Line by line, the entries below are to be reproduced unaltered.

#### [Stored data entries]
+++++

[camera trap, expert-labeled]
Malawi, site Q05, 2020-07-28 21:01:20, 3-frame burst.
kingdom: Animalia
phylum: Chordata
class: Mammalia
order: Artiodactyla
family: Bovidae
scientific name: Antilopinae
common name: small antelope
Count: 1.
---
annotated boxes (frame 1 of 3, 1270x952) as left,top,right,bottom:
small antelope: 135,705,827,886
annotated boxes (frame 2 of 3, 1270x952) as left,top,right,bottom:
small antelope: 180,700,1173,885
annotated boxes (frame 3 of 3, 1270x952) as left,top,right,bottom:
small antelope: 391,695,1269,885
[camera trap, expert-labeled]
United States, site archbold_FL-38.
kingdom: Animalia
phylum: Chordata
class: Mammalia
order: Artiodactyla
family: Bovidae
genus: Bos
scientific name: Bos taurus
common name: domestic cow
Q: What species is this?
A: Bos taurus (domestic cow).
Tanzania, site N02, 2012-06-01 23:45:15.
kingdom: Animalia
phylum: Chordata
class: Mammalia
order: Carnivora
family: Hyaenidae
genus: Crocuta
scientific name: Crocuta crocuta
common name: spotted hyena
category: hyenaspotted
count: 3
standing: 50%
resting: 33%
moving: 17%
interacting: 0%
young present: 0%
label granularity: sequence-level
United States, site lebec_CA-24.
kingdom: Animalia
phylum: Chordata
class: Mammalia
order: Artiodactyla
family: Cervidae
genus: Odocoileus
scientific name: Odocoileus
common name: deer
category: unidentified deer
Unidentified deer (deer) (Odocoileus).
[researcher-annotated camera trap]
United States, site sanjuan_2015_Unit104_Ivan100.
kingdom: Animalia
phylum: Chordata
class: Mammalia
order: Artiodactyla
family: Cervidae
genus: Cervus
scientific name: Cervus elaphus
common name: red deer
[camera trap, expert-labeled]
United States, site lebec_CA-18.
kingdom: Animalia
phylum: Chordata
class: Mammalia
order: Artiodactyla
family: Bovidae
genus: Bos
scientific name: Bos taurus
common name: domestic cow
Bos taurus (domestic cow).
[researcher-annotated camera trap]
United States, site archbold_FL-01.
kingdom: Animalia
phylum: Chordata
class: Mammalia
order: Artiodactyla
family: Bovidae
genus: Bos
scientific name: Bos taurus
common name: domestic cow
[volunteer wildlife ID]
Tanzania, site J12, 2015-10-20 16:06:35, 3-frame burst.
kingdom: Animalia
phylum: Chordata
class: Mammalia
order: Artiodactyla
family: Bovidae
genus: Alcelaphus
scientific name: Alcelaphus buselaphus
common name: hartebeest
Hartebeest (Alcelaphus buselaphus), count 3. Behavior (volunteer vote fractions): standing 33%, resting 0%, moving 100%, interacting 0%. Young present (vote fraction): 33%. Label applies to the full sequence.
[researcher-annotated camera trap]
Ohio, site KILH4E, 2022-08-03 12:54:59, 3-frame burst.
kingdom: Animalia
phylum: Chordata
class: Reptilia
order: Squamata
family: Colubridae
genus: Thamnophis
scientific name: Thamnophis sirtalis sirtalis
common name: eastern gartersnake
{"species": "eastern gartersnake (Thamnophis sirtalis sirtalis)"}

+++++

#### [Task solution]
[camera trap, expert-labeled]
Malawi, site Q05, 2020-07-28 21:01:20, 3-frame burst.
kingdom: Animalia
phylum: Chordata
class: Mammalia
order: Artiodactyla
family: Bovidae
scientific name: Antilopinae
common name: small antelope
Count: 1.
---
annotated boxes (frame 1 of 3, 1270x952) as left,top,right,bottom:
small antelope: 135,705,827,886
annotated boxes (frame 2 of 3, 1270x952) as left,top,right,bottom:
small antelope: 180,700,1173,885
annotated boxes (frame 3 of 3, 1270x952) as left,top,right,bottom:
small antelope: 391,695,1269,885
[camera trap, expert-labeled]
United States, site archbold_FL-38.
kingdom: Animalia
phylum: Chordata
class: Mammalia
order: Artiodactyla
family: Bovidae
genus: Bos
scientific name: Bos taurus
common name: domestic cow
Q: What species is this?
A: Bos taurus (domestic cow).
Tanzania, site N02, 2012-06-01 23:45:15.
kingdom: Animalia
phylum: Chordata
class: Mammalia
order: Carnivora
family: Hyaenidae
genus: Crocuta
scientific name: Crocuta crocuta
common name: spotted hyena
category: hyenaspotted
count: 3
standing: 50%
resting: 33%
moving: 17%
interacting: 0%
young present: 0%
label granularity: sequence-level
United States, site lebec_CA-24.
kingdom: Animalia
phylum: Chordata
class: Mammalia
order: Artiodactyla
family: Cervidae
genus: Odocoileus
scientific name: Odocoileus
common name: deer
category: unidentified deer
Unidentified deer (deer) (Odocoileus).
[researcher-annotated camera trap]
United States, site sanjuan_2015_Unit104_Ivan100.
kingdom: Animalia
phylum: Chordata
class: Mammalia
order: Artiodactyla
family: Cervidae
genus: Cervus
scientific name: Cervus elaphus
common name: red deer
[camera trap, expert-labeled]
United States, site lebec_CA-18.
kingdom: Animalia
phylum: Chordata
class: Mammalia
order: Artiodactyla
family: Bovidae
genus: Bos
scientific name: Bos taurus
common name: domestic cow
Bos taurus (domestic cow).
[researcher-annotated camera trap]
United States, site archbold_FL-01.
kingdom: Animalia
phylum: Chordata
class: Mammalia
order: Artiodactyla
family: Bovidae
genus: Bos
scientific name: Bos taurus
common name: domestic cow
[volunteer wildlife ID]
Tanzania, site J12, 2015-10-20 16:06:35, 3-frame burst.
kingdom: Animalia
phylum: Chordata
class: Mammalia
order: Artiodactyla
family: Bovidae
genus: Alcelaphus
scientific name: Alcelaphus buselaphus
common name: hartebeest
Hartebeest (Alcelaphus buselaphus), count 3. Behavior (volunteer vote fractions): standing 33%, resting 0%, moving 100%, interacting 0%. Young present (vote fraction): 33%. Label applies to the full sequence.
[researcher-annotated camera trap]
Ohio, site KILH4E, 2022-08-03 12:54:59, 3-frame burst.
kingdom: Animalia
phylum: Chordata
class: Reptilia
order: Squamata
family: Colubridae
genus: Thamnophis
scientific name: Thamnophis sirtalis sirtalis
common name: eastern gartersnake
{"species": "eastern gartersnake (Thamnophis sirtalis sirtalis)"}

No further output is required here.